# Texte cité

═══

L’affaire Merah et l’existence des parties civiles

Par Daniel Soulez Larivière le 07 Novembre 2017

L’affaire Merah donne l’occasion – la pire ou la meilleure – de parler des problèmes de la partie civile en France.

La pire occasion, car chacun d’entre nous ne peut qu’être aux côtés des victimes de ces crimes abominables. Crimes ignobles, barbares, dans lesquels explosent les capacités de cruauté de l’homme, qui se distingue ainsi des animaux. On pourrait dire de cette affaire qu’elle illustre que le crime est le propre de l’homme. Aucune solidarité ni compassion ne pourraient apaiser la douleur de ces victimes. Mais c’est aussi leur douleur qui oblige à réfléchir au sort qui lui est réservé par notre procédure française de partie civile.

Il y a eu deux étapes dans l’évolution du droit pénal. La première que l’on cite toujours à tort comme le témoignage de la barbarie, c’est la loi du talion, œil pour œil, dent pour dent. C’était au contraire la première limitation de la vengeance privée introduisant la règle de la proportionnalité. Déjà un énorme pas de l’humanité vers davantage de civilisation.

La deuxième grande étape a été la confiscation de la vengeance privée par l’État. Ce qui renvoie à la compréhension de ce qu’est la justice des hommes. Même lorsqu’elle s’habillait des ressources de représentation divine par le monarque, la confiscation de la vengeance privée par l’État est un moyen incontournable d’assurer la paix civile.

L’État s’interpose entre les victimes et les criminels, quitte à faire subir aux criminels des châtiments eux-mêmes abominables et qui se sont réduits au fur et à mesure des évolutions de nos sociétés, pour finir par se satisfaire simplement du signe du sang et non plus du sang réellement répandu. Si bien que la guillotine a abouti au musée des Arts et Traditions populaires.

═══

# Matériel extrait
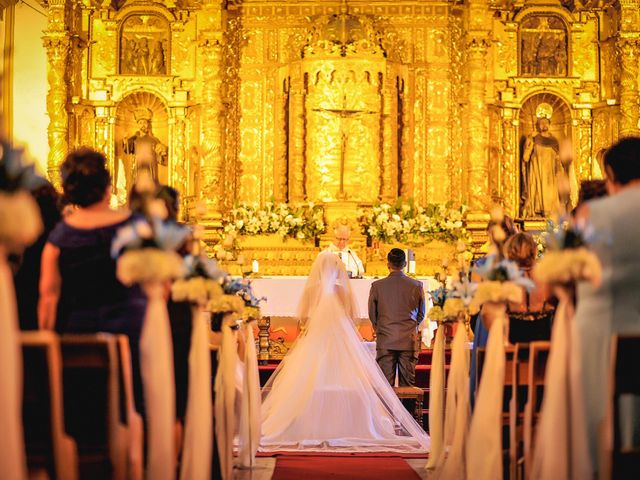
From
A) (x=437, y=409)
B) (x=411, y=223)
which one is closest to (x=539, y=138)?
(x=411, y=223)

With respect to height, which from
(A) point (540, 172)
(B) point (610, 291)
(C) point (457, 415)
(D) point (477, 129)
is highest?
(D) point (477, 129)

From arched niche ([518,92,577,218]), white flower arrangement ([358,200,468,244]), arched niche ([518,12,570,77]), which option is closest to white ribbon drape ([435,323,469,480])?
white flower arrangement ([358,200,468,244])

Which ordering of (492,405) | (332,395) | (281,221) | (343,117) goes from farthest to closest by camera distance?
(343,117), (281,221), (332,395), (492,405)

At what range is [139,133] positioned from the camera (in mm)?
16281

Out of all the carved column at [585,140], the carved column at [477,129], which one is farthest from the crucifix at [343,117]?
the carved column at [585,140]

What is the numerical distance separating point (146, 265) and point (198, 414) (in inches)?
53.0

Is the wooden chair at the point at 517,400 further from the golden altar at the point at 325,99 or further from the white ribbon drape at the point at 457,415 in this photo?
the golden altar at the point at 325,99

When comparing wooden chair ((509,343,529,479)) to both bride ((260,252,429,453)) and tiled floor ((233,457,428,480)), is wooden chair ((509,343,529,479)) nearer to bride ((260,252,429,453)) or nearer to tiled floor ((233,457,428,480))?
tiled floor ((233,457,428,480))

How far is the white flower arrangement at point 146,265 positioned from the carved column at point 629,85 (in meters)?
12.1

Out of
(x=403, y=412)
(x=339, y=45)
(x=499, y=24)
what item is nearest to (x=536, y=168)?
(x=499, y=24)

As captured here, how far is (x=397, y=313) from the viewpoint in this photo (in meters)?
10.6

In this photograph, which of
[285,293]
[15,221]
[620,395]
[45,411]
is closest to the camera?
[15,221]

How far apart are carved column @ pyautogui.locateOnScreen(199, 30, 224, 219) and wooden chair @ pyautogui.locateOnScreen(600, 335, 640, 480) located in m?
11.3

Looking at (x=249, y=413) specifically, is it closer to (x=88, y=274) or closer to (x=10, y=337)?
(x=88, y=274)
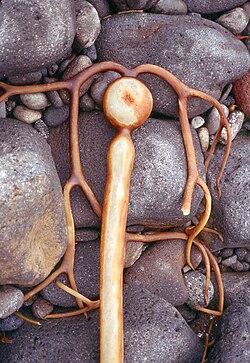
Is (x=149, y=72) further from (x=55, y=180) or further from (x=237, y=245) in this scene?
(x=237, y=245)

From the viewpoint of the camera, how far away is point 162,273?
1351mm

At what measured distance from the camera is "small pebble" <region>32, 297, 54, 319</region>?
129 centimetres

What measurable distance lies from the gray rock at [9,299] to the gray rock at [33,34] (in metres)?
0.45

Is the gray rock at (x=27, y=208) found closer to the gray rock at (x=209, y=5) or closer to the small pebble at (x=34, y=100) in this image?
the small pebble at (x=34, y=100)

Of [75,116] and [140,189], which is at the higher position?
[75,116]

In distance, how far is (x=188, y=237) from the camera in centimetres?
134

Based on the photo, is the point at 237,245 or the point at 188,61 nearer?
the point at 188,61

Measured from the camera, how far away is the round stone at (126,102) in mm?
1185

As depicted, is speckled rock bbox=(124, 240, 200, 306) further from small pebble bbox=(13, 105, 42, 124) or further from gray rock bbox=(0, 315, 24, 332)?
small pebble bbox=(13, 105, 42, 124)

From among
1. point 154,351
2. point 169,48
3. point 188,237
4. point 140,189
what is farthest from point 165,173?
point 154,351

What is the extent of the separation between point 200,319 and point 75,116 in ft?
2.04

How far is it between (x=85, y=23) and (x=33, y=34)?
0.15m

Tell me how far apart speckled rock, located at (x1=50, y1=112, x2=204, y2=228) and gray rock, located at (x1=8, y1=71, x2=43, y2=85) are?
14 cm

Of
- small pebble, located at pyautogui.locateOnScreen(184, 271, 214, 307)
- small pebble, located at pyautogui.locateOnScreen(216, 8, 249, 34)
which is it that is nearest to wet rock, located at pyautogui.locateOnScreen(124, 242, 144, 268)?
small pebble, located at pyautogui.locateOnScreen(184, 271, 214, 307)
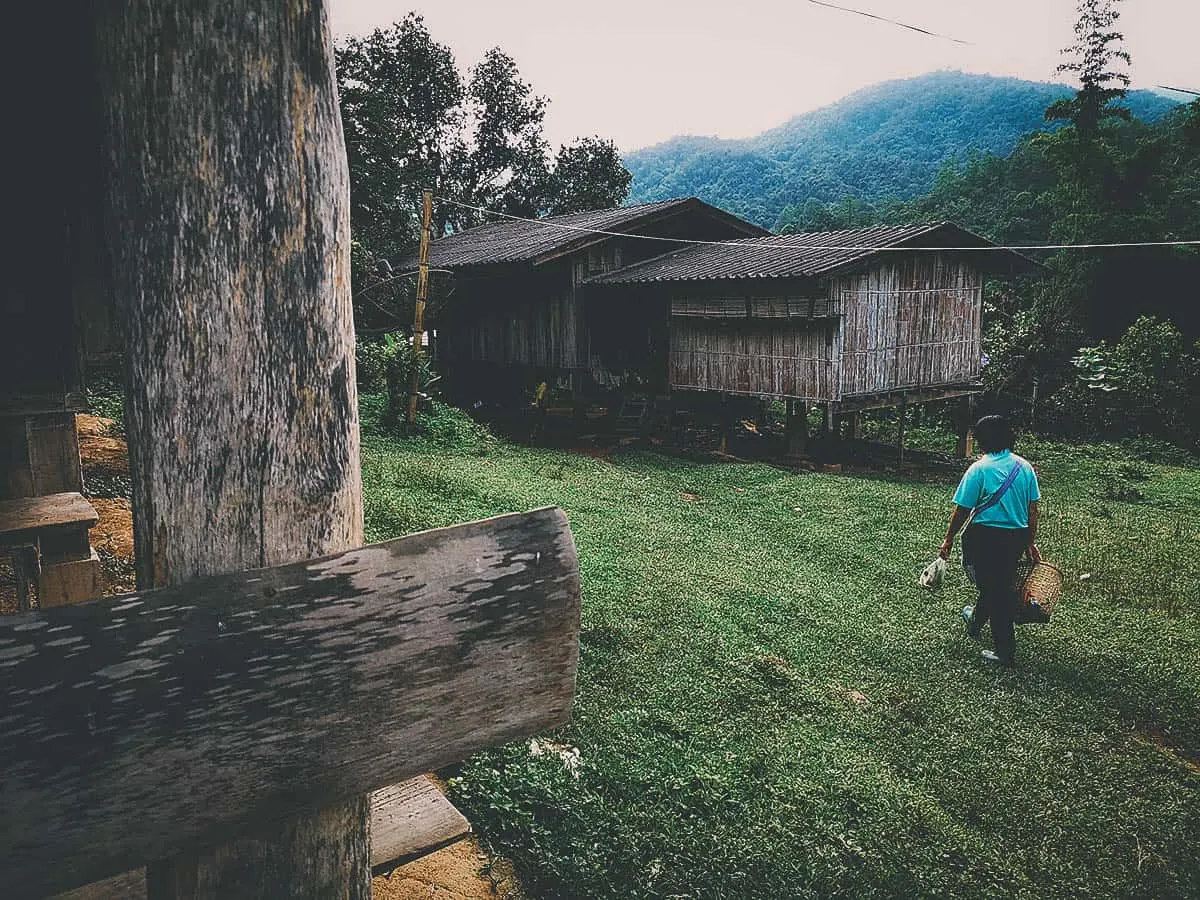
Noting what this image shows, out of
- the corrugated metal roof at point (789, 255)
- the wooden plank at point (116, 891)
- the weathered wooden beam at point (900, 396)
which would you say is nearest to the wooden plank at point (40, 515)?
the wooden plank at point (116, 891)

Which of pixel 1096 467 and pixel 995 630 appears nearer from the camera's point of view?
pixel 995 630

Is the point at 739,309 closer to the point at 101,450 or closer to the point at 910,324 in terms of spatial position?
the point at 910,324

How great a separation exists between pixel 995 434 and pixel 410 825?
16.8 feet

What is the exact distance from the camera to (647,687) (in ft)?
17.7

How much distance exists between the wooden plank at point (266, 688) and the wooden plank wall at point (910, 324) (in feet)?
44.8

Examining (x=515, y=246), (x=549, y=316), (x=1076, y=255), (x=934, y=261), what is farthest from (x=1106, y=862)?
(x=1076, y=255)

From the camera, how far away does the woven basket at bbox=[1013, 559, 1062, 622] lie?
5.91m

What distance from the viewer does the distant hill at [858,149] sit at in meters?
50.6

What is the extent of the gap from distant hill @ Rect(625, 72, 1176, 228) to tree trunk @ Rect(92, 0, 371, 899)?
44809mm

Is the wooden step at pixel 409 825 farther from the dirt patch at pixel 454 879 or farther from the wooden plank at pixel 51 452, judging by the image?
the wooden plank at pixel 51 452

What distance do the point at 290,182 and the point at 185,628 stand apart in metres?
0.68

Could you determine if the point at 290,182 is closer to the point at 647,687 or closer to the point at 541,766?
the point at 541,766

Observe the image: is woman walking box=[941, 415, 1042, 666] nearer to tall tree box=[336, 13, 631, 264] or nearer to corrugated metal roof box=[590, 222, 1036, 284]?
corrugated metal roof box=[590, 222, 1036, 284]

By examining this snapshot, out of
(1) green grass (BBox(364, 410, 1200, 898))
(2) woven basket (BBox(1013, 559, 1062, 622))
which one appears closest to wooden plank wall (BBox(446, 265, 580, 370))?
(1) green grass (BBox(364, 410, 1200, 898))
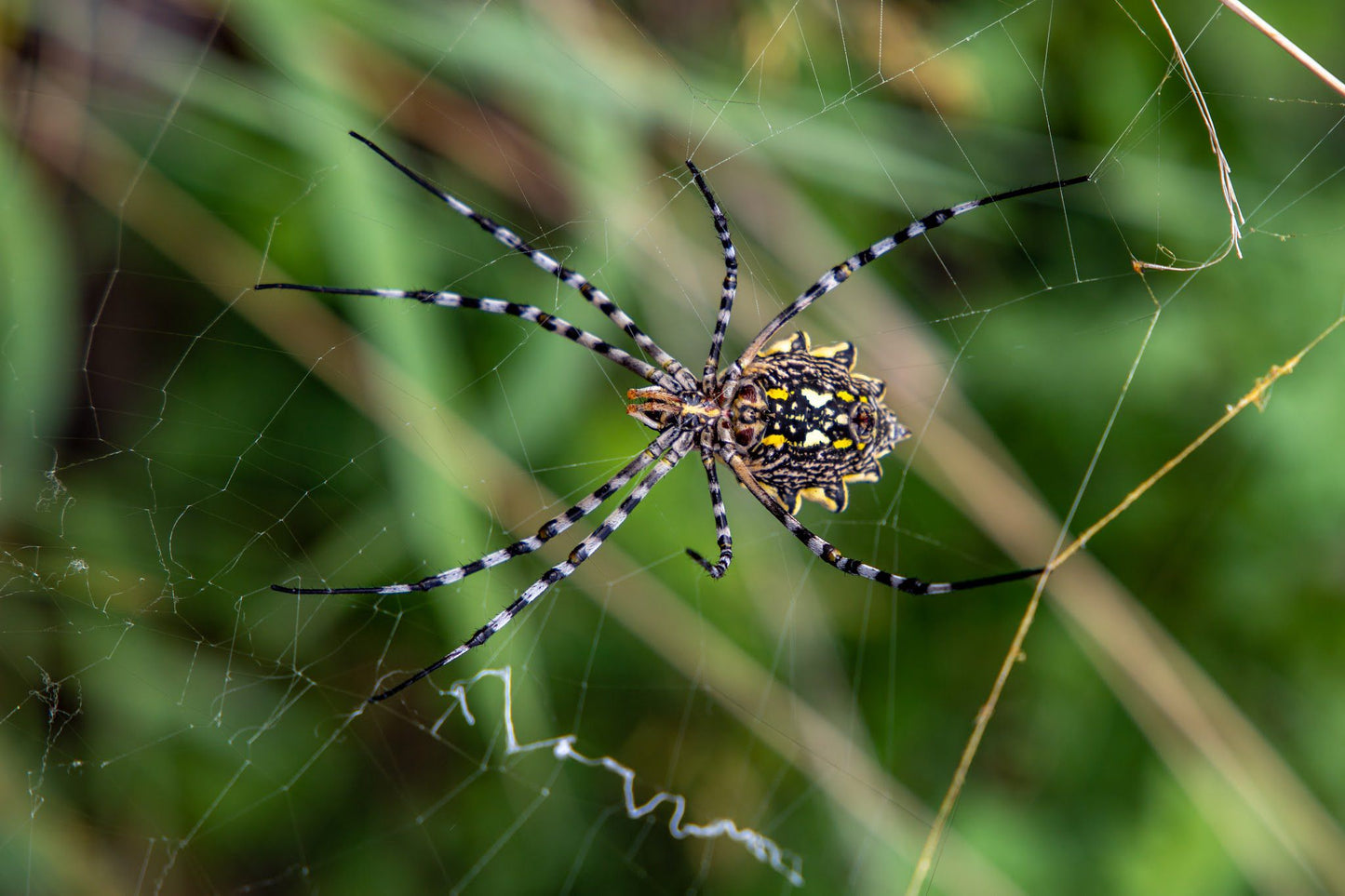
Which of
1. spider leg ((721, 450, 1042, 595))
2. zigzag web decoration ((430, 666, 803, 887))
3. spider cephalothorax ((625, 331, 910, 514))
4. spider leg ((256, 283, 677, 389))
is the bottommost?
zigzag web decoration ((430, 666, 803, 887))

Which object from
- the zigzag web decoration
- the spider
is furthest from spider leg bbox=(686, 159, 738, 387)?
the zigzag web decoration

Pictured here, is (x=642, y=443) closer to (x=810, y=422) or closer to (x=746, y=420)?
(x=746, y=420)

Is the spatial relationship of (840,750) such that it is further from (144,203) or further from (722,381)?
(144,203)

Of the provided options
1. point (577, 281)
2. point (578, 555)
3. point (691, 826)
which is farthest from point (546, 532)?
point (691, 826)

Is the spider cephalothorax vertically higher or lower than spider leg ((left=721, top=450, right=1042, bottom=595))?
higher

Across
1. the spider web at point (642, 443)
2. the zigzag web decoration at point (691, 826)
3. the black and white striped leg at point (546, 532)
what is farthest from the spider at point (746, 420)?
the zigzag web decoration at point (691, 826)

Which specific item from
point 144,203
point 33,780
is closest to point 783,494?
point 144,203

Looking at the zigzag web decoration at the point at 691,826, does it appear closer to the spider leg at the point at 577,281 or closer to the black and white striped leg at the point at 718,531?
the black and white striped leg at the point at 718,531

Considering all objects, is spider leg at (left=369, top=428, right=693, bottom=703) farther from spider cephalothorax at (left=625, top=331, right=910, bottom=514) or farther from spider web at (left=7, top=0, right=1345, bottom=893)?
spider web at (left=7, top=0, right=1345, bottom=893)
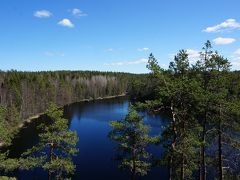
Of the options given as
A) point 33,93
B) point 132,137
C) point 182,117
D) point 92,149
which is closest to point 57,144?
point 132,137

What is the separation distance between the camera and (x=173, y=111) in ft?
68.2

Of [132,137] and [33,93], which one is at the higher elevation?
[132,137]

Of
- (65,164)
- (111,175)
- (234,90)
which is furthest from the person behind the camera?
(111,175)

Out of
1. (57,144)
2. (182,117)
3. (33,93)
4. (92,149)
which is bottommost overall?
(92,149)

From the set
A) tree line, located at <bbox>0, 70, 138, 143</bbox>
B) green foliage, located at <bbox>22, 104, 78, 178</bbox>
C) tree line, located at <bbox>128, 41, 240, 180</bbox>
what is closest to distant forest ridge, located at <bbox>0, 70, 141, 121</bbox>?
tree line, located at <bbox>0, 70, 138, 143</bbox>

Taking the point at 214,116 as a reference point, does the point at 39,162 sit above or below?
below

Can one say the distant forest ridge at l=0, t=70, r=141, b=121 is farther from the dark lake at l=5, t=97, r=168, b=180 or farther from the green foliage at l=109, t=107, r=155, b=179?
the green foliage at l=109, t=107, r=155, b=179

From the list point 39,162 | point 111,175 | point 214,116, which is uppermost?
point 214,116

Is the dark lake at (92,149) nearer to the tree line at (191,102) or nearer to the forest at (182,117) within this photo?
the forest at (182,117)

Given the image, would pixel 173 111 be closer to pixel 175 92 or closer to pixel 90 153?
pixel 175 92

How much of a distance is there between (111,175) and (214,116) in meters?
35.5

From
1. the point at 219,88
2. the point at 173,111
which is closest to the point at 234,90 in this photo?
the point at 219,88

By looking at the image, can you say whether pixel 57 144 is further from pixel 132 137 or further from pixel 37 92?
pixel 37 92

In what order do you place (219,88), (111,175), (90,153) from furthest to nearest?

═══

# Travail à réaliser
1. Selon le texte sur l'affaire Merah, pourquoi a-t-on tort de citer la loi du talion comme témoignage de la barbarie ? Répondez en une à trois phrases.
2. Recopiez le passage du texte sur l'affaire Merah qui s'ouvre sur les mots « Par Daniel Soulez Larivière » et se clôt sur « de partie civile. ».

# Corrigés
1. La loi du talion était au contraire la première limitation de la vengeance privée, puisqu'elle introduisait la règle de la proportionnalité. Le texte y voit déjà un énorme pas de l'humanité vers davantage de civilisation.

2.
Par Daniel Soulez Larivière le 07 Novembre 2017

L’affaire Merah donne l’occasion – la pire ou la meilleure – de parler des problèmes de la partie civile en France.

La pire occasion, car chacun d’entre nous ne peut qu’être aux côtés des victimes de ces crimes abominables. Crimes ignobles, barbares, dans lesquels explosent les capacités de cruauté de l’homme, qui se distingue ainsi des animaux. On pourrait dire de cette affaire qu’elle illustre que le crime est le propre de l’homme. Aucune solidarité ni compassion ne pourraient apaiser la douleur de ces victimes. Mais c’est aussi leur douleur qui oblige à réfléchir au sort qui lui est réservé par notre procédure française de partie civile.